En effet, il résulte du rapport d'expertise du 2 avril 2019, que l'intervention litigieuse qui a été facturée aux époux [R] à la somme de 5601,41 euros, n'a eu aucun effet sur le désordre constaté.
Ainsi, l'appelante a nécessairement commis une erreur de diagnostic en préconisant des réparations insusceptibles de mettre fin aux désordres.
En l'espèce, l'erreur de diagnostic a conduit les époux [R] à exposer en pure perte les frais de la réparation facturée pour la somme de 5601,41 euros.
L'appelante est malvenue de soutenir que le premier juge ne pouvait fonder sa décision sur le rapport d'expertise amiable qui n'est pas corroboré par un autre élément de preuve, alors qu'il pèse sur elle une présomption irréfragable de responsabilité et que c'est à elle de démontrer que la réparation entreprise était utile pour remédier aux désordres affectant le véhicule des époux [R].
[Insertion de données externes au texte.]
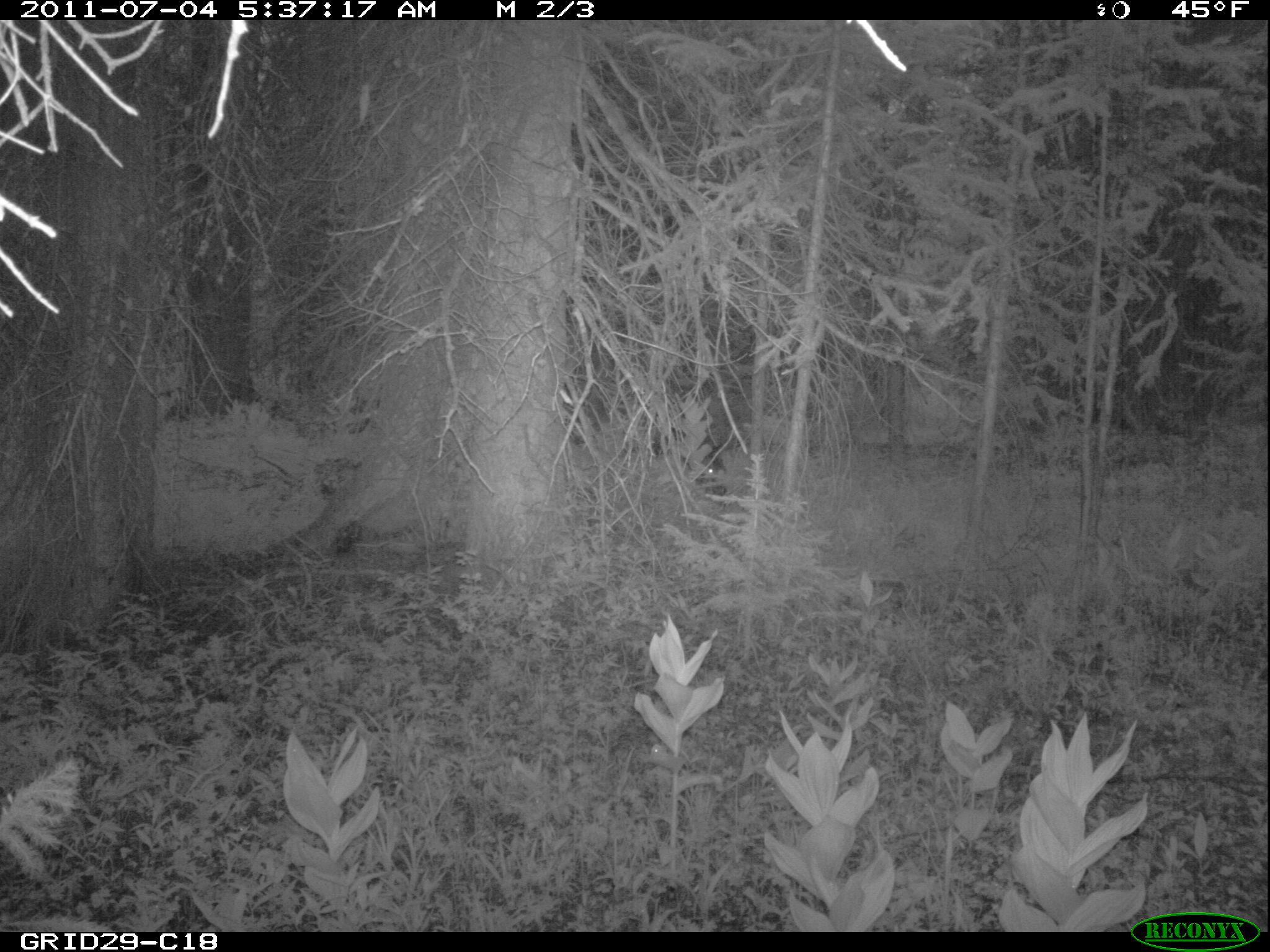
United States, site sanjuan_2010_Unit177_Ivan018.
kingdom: Animalia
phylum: Chordata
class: Mammalia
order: Artiodactyla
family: Cervidae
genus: Cervus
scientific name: Cervus elaphus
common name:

Or, elle succombe dans la charge d'une telle démonstration.
En conséquence, le jugement sera confirmé en ce qu'il a condamné l'appelante à restituer aux époux [R] le coût de l'intervention inutile.
En revanche, il sera réformé en ce qu'il a fait droit à leur demande au titre d'un préjudice de jouissance alors qu'il n'existe aucun lien de causalité entre l'intervention inutile de la société Aquitaine transmission distribution et le préjudice des intimés qui n'ont dû disposer d'un véhicule fonctionnant en mode dégradé.
L'appelante qui succombe devant la cour d'appel sera condamnée aux dépens et à verser aux époux [R] la somme de 1500 euros au titre des frais irrépétibles qu'ils ont du supporter.
PAR CES MOTIFS
La cour,
Confirme le jugement entrepris sauf en ce qu'il a condamné la SARL Aquitaine transmission distribution à verser aux époux [R] la somme de 1500 euros au titre de leur préjudice de jouissance, et statuant à nouveau de ce seul chef réformé:
Déboute M. [C] [R] et Mme [G] [H] épouse [R] de leur demande au titre d'un préjudice de jouissance, y ajoutant':
Condamne la SARL Aquitaine transmission distribution à payer à M. [C] [R] et Mme [G] [H] épouse [R], ensemble, la somme de 1500 euros sur le fondement des dispositions de l'article 700 du code de procédure civile.
Condamne la SARL Aquitaine transmission distribution aux dépens d'appel.
Le présent arrêt a été signé par Monsieur Jacques BOUDY, président, et par Madame Audrey COLLIN, greffier, auquel la minute de la décision a été remise par le magistrat signataire.